La narrazione degli studenti che, per l'alternanza scuola lavoro, hanno dovuto lavorare da Mc Donald o fare i camerieri. O, e questa è una notizia che dovrebbe far indignare in tanti, gli studenti che hanno fatto da volontari alla festa del PD, per l'intervento del ministro dell'istruzione Fedeli (nonché della ricerca moritificata). Venite studenti a fare da camerieri, tutto fa credito.
Di questo mondo, poco dorato e poco renziano (o berlusconiano) ne parla Marta Fana nel suo libro "Non è lavoro, è sfruttamento" (Laterza), di cui già potete leggere due importanti recensioni di Gilioli e quella di Robecchi.
Gilioli - Abbiamo solo meno diritti
C'è tutto: c'è il lavoro gratuito più o meno nascosto da vari nomi, c'è il grande ritorno del cottimo, c'è la parabola grottesca dei voucher, c'è lo schiavismo nella logistica al servizio delle 'over the top' digitali, c'è la deriva nella stessa direzione nei servizi pubblici e negli appalti delle pubbliche amministrazioni, ci sono i meccanismi ricattatori e di torsione psicologica che si diffondono nel nuovo clima tutto top-down, c'è il regalo di manodopera ad aziende come McDonalds, Ibm e Bosch fatto passare per "alternanza scuola-lavoro".

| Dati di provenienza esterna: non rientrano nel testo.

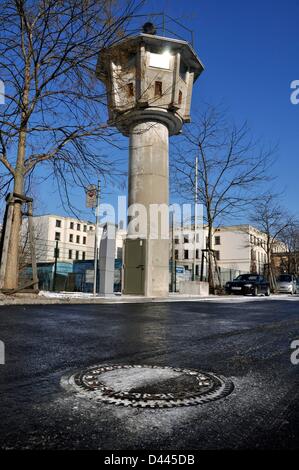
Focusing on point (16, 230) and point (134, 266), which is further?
point (134, 266)

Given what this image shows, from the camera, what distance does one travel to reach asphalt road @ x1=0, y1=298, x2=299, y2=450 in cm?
193

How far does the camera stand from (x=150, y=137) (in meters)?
21.2

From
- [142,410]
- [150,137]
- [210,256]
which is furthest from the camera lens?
[210,256]

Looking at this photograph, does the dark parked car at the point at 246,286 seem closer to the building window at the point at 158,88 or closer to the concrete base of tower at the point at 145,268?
the concrete base of tower at the point at 145,268

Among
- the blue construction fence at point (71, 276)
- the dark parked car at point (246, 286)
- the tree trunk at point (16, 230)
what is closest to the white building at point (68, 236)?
the blue construction fence at point (71, 276)

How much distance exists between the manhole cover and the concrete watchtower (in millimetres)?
16748

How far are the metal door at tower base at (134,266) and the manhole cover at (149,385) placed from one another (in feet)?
54.8

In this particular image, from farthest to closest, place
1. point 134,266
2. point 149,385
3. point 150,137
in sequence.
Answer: point 150,137
point 134,266
point 149,385

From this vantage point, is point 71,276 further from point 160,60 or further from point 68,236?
point 68,236

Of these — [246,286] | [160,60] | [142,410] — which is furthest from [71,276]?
[142,410]

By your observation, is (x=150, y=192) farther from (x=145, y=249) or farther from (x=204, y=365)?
Result: (x=204, y=365)

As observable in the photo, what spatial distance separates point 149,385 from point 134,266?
17.6 m

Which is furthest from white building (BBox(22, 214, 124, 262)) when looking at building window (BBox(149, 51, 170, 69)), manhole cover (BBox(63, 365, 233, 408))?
manhole cover (BBox(63, 365, 233, 408))
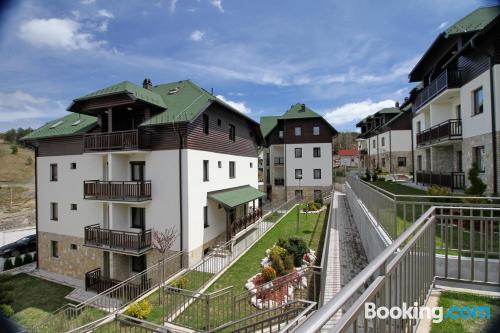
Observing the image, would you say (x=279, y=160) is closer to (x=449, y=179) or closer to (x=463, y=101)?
(x=449, y=179)

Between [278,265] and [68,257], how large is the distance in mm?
13514

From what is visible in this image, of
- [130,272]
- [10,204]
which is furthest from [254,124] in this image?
[10,204]

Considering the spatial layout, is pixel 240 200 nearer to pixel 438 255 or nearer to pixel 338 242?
pixel 338 242

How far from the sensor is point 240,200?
15.8m

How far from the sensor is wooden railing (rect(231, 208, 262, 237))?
16.2 m

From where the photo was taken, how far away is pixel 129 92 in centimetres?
1210

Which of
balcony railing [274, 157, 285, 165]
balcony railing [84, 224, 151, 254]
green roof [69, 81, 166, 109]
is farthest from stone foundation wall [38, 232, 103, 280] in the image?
balcony railing [274, 157, 285, 165]

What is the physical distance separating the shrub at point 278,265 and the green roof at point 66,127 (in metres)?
13.0

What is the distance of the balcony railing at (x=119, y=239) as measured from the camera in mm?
12172

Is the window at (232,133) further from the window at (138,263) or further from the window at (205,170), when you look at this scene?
the window at (138,263)

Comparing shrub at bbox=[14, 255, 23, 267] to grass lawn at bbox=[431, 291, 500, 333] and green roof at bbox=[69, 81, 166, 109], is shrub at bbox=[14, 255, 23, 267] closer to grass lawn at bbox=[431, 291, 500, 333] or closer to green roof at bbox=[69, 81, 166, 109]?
green roof at bbox=[69, 81, 166, 109]

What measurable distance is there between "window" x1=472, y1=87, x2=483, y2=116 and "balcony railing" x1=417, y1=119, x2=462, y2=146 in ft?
4.80

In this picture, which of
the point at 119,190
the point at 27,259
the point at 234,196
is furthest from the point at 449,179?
the point at 27,259

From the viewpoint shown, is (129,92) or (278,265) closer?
(278,265)
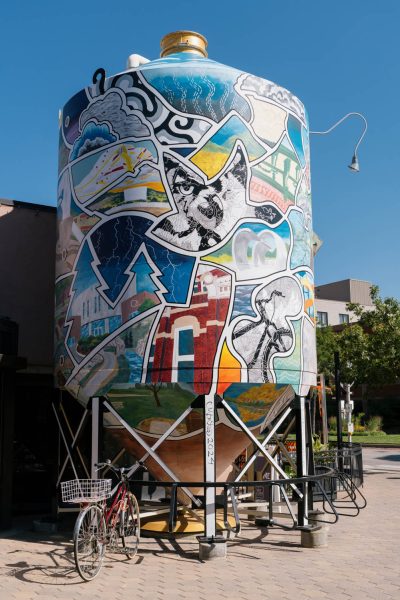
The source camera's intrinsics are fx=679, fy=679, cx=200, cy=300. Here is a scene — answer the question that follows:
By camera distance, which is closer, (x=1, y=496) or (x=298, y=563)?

Ma c'è anche la distruzione del patto sociale che aveva garantito la crescita del Paese per due decenni nel Dopoguerra; c'è la diffusione del mito farlocco e ideologico secondo cui maggiore 'flessibilità' produce più posti di lavoro; c'è la denuncia dell'interiorizzazione dello sfruttamento (quel "sempre meglio di niente" che agevola parecchio la slavina del dumping salariale e di diritti); ci sono gli interventi legislativi che hanno portato a questa situazione (perché non è vero che il degrado non ha responsabili); e c'è la guerra tra sfruttati, vero capolavoro del capitalismo contemporaneo.
Robecchi - Scegliete il vostro posto sul treno della precarietà: ce n’è per tutti:
Non è (solo) un libro per economisti, questo combattivo pamphlet di Marta Fana, ma un libro per lavoratori. Nel paese che cita il lavoro nel primo articolo della sua Costituzione, il canto costante è che il lavoro “non c’è”. Però è lo stesso posto dove si chiede e si impone di lavorare gratis: stage, simil-volontariato, alternanza scuola-lavoro, per cui le cifre della disoccupazione fanno tremare le vene ai polsi, ma il panino all’autogrill magari te lo scalda uno studente dell’istituto tecnico, qualche stipendio risparmiato per l’azienda che lo “ospita”. Il tutto con spaventevoli ricadute culturali, ovvio, sul lavoro come merce degradata e degradabile, una svalutazione professionale e umana che riguarda tutti.
Una fotografia, insomma, lo stato dell’arte qui e ora, dove la parola “sacrifici” risuona instancabile da Lama alla Fornero, da Berlusconi a Renzi nella vera continuità politica del paese: quella di umiliare il lavoro.